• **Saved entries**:
+++++
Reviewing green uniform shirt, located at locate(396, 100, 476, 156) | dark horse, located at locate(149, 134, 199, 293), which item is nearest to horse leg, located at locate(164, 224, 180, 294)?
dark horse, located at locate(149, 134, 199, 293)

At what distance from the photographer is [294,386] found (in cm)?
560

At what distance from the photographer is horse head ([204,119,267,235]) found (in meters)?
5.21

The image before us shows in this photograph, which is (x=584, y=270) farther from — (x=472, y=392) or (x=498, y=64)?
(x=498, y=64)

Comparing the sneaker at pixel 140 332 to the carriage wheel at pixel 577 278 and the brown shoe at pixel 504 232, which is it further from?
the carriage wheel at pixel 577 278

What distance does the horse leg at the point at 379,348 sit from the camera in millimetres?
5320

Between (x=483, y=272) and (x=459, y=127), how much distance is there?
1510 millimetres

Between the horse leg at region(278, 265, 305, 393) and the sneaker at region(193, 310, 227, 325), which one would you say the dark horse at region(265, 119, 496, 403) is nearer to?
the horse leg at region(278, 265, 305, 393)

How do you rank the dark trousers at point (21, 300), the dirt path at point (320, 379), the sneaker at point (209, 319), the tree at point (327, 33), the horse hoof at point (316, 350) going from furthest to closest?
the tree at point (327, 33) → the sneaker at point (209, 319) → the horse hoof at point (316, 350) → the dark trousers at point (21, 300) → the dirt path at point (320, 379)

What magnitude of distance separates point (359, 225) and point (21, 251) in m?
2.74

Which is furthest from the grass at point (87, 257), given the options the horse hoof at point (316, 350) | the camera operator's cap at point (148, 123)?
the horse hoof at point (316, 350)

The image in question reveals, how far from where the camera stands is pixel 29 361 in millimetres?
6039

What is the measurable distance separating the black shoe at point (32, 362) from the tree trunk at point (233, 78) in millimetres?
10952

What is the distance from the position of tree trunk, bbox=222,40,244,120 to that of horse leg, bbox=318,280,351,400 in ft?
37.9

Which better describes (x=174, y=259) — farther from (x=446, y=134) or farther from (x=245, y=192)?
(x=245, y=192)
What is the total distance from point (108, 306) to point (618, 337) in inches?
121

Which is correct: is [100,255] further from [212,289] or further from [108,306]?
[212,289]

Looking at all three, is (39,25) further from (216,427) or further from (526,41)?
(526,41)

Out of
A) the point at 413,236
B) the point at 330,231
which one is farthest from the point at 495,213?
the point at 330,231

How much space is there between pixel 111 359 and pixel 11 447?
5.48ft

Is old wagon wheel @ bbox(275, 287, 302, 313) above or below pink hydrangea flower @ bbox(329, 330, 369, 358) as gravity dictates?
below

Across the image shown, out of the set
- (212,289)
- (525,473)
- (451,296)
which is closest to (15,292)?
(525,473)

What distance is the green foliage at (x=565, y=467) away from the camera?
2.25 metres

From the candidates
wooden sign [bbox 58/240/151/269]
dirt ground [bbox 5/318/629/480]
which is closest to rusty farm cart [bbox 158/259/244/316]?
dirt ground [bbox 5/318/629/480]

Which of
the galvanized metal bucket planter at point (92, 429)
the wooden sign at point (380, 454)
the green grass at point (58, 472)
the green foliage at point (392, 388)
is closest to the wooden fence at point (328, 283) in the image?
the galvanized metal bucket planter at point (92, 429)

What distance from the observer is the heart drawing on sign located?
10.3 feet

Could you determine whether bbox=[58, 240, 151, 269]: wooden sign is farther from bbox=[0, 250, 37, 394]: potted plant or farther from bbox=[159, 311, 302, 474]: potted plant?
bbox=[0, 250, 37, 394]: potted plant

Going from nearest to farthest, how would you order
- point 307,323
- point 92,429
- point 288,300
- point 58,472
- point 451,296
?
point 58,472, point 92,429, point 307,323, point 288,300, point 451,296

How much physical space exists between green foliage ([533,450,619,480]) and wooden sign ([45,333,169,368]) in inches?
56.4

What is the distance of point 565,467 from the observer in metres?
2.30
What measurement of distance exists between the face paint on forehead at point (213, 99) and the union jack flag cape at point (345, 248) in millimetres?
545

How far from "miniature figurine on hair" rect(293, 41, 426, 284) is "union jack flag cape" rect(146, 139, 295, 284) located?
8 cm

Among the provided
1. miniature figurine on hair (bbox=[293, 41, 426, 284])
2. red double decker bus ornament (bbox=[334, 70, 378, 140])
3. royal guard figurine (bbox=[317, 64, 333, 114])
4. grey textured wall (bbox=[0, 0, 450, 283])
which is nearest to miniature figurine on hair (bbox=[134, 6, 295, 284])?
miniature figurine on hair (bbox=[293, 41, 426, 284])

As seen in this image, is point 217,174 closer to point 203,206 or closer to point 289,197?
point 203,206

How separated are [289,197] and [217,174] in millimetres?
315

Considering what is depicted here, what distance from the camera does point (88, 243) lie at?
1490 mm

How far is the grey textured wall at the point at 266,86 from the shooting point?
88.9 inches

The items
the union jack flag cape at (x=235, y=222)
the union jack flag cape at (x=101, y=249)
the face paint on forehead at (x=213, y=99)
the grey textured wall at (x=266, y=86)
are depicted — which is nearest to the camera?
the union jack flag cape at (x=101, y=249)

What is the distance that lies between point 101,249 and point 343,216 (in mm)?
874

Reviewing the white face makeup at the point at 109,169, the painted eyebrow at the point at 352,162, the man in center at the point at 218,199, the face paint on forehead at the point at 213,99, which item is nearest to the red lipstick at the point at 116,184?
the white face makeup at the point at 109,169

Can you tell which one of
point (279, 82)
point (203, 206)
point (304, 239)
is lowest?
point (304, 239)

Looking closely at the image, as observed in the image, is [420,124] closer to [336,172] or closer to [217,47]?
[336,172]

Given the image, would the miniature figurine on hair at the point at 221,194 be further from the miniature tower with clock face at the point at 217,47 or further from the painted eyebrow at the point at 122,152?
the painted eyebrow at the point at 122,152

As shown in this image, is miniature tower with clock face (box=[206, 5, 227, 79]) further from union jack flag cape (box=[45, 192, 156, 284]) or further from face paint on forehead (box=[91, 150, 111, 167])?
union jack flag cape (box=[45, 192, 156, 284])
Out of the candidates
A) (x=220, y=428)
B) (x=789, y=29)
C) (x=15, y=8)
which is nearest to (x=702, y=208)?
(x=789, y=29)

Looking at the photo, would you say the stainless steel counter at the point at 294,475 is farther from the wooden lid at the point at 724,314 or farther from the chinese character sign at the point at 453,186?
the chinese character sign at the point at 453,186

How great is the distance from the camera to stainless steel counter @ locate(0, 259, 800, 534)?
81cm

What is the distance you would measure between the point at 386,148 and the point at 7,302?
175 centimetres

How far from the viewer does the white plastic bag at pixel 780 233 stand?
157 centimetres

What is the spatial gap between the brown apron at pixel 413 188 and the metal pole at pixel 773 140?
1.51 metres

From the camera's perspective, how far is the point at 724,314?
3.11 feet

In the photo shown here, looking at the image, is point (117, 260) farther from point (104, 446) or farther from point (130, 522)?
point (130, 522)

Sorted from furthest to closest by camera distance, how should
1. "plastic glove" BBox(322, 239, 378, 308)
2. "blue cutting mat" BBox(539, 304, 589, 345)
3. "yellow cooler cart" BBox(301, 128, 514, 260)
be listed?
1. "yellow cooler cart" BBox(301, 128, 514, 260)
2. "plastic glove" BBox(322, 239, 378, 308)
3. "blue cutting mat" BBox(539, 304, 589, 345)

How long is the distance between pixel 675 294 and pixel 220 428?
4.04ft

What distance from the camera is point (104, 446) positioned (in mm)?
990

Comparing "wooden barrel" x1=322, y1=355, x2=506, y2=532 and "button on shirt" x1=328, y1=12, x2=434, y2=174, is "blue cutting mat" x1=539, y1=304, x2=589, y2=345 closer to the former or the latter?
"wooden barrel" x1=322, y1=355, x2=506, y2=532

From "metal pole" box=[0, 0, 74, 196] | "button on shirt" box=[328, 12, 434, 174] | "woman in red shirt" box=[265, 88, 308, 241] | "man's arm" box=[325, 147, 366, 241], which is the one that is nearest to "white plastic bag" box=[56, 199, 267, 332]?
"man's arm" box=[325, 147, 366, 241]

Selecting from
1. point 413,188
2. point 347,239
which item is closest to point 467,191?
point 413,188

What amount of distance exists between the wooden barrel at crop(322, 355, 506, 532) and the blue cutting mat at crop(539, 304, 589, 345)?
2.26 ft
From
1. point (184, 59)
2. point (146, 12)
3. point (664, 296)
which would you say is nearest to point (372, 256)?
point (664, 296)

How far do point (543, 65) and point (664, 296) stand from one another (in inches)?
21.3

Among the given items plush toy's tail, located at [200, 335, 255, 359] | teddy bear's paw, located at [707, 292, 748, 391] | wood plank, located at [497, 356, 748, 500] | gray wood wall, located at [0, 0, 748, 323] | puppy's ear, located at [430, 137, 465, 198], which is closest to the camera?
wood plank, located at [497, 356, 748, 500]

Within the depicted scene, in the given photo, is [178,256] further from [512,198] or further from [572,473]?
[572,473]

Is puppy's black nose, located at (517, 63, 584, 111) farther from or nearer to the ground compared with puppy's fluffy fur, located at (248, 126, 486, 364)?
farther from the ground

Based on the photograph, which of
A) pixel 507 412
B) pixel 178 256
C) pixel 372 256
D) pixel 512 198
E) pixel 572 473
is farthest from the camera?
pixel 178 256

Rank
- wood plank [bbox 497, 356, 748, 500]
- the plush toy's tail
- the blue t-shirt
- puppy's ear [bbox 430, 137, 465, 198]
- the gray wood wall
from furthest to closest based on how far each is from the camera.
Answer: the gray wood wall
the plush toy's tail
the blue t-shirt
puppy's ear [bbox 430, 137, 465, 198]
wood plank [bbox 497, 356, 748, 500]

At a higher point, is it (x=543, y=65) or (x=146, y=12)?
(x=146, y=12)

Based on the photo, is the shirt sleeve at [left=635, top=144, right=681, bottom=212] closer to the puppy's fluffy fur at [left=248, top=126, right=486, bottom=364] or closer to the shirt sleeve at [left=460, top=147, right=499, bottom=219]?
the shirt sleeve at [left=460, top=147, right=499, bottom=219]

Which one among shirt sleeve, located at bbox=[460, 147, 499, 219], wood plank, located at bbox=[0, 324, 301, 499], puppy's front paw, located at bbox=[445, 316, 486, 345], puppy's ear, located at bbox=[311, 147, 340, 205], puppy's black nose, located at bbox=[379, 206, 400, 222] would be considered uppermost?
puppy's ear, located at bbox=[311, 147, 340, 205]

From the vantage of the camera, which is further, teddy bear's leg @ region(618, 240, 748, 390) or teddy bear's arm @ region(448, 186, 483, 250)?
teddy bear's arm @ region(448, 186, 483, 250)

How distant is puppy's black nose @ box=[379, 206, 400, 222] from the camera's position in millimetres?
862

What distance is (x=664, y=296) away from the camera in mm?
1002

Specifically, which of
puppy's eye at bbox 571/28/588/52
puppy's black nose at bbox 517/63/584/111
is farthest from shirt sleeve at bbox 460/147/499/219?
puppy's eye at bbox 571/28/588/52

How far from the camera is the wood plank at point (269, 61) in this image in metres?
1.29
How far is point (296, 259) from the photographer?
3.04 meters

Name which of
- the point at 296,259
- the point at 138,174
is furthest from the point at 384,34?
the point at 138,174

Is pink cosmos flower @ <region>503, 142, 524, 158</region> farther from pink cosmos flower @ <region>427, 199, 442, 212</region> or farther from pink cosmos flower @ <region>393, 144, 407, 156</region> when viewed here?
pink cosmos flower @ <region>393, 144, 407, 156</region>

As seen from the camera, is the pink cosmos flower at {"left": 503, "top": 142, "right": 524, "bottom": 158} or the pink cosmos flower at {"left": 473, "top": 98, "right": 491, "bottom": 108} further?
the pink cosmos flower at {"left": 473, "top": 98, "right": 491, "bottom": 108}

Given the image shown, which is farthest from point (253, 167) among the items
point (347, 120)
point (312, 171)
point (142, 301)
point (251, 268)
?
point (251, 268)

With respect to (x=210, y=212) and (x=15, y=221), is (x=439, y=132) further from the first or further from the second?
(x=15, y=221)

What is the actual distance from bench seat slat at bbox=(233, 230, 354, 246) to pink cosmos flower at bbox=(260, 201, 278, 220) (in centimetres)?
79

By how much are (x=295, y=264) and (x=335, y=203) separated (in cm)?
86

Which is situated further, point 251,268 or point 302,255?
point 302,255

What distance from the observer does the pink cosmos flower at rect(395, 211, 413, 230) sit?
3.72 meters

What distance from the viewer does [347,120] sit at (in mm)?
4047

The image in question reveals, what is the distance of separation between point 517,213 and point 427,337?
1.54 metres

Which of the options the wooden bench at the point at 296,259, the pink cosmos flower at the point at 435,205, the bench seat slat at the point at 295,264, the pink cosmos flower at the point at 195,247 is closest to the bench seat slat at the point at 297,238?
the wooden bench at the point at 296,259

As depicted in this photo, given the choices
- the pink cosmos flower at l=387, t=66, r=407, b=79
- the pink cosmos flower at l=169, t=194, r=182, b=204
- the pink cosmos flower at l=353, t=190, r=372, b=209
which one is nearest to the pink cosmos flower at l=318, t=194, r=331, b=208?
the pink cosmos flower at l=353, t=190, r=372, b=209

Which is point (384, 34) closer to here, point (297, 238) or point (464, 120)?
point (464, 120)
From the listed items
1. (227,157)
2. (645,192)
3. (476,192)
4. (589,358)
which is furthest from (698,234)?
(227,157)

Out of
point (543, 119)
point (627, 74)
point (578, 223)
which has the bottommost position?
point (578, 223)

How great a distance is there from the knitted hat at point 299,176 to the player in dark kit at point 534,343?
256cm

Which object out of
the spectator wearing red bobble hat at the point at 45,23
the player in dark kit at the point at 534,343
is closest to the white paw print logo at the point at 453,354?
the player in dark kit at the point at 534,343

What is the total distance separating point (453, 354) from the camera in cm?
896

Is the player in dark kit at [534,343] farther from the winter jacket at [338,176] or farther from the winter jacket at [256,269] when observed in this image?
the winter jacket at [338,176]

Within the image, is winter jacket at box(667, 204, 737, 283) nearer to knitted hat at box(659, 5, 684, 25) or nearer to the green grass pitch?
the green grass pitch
+++++
• **Problem**: Change "photographer" to "viewer" in the listing, starting with the line containing "How far from the camera" and going on through the line containing "3.04 meters". Reproduce only those lines, with nothing else altered.

• **Expected output**:
How far from the camera is the wood plank at point (269, 61) in this image in metres?
1.29
How far is point (296, 259) from the viewer?
3.04 meters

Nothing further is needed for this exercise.